* [Written exercise]
Output exactly the lines from the line with "Is the office" through the end of the records below. Include nothing else.

* [Data section]
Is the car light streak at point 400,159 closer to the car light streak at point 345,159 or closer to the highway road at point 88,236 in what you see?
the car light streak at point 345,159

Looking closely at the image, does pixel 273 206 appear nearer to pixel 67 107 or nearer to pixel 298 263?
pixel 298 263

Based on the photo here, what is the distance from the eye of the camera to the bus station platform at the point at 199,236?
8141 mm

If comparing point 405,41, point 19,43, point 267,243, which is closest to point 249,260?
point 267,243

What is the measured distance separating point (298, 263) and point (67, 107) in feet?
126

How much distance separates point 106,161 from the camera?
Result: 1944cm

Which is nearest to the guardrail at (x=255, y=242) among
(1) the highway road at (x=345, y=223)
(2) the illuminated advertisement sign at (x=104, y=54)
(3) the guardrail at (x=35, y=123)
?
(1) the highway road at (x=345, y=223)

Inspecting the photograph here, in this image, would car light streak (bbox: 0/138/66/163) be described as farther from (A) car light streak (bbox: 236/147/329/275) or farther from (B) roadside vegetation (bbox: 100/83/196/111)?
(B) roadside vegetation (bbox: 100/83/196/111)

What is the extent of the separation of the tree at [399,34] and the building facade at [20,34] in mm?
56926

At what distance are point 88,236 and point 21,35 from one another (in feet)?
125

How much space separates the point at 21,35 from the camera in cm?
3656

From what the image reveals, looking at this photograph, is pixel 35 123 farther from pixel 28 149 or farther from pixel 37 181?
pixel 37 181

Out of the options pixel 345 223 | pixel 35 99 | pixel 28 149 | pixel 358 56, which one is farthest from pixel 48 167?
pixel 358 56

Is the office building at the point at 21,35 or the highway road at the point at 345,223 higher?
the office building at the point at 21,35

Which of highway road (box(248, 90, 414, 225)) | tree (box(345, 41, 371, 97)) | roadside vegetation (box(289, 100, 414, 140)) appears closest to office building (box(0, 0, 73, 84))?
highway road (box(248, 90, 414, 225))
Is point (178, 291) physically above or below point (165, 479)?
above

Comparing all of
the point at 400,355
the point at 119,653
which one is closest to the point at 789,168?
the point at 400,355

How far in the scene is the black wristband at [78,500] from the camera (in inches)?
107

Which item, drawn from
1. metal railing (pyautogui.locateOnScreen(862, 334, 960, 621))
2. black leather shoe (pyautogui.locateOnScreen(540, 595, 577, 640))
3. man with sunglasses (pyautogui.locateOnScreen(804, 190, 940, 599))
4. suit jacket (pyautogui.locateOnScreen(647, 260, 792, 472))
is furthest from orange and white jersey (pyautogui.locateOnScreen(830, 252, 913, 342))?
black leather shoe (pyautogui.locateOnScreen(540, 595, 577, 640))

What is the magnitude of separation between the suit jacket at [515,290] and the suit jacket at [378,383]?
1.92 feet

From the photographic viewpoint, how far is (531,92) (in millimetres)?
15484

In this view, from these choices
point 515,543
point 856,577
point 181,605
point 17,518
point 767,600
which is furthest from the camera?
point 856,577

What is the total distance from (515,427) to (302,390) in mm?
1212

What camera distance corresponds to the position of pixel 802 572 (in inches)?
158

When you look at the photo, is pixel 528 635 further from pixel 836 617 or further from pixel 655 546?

* [Expected answer]
Is the office building at the point at 21,35 or the highway road at the point at 345,223 higher?
the office building at the point at 21,35

Which of highway road (box(248, 90, 414, 225)) | tree (box(345, 41, 371, 97)) | roadside vegetation (box(289, 100, 414, 140)) appears closest to office building (box(0, 0, 73, 84))?
highway road (box(248, 90, 414, 225))
Is point (178, 291) physically above or below point (165, 479)?
above

Comparing all of
the point at 400,355
the point at 119,653
which one is closest to the point at 789,168?
the point at 400,355

How far in the scene is the black wristband at [78,500] from the camera (in inches)?
107

Which item, drawn from
1. metal railing (pyautogui.locateOnScreen(862, 334, 960, 621))
2. black leather shoe (pyautogui.locateOnScreen(540, 595, 577, 640))
3. man with sunglasses (pyautogui.locateOnScreen(804, 190, 940, 599))
4. suit jacket (pyautogui.locateOnScreen(647, 260, 792, 472))
is furthest from orange and white jersey (pyautogui.locateOnScreen(830, 252, 913, 342))?
black leather shoe (pyautogui.locateOnScreen(540, 595, 577, 640))

What is the magnitude of separation between the suit jacket at [515,290] and the suit jacket at [378,383]?
1.92 feet

From the photographic viewpoint, how far is (531,92) (in millimetres)?
15484

In this view, from these choices
point 515,543
point 856,577
point 181,605
point 17,518
point 767,600
which is furthest from the camera?
point 856,577

What is the total distance from (515,427) to (302,390) in mm?
1212

What camera distance corresponds to the position of pixel 802 572 (in inches)?
158

When you look at the photo, is pixel 528 635 further from pixel 836 617 or further from pixel 655 546?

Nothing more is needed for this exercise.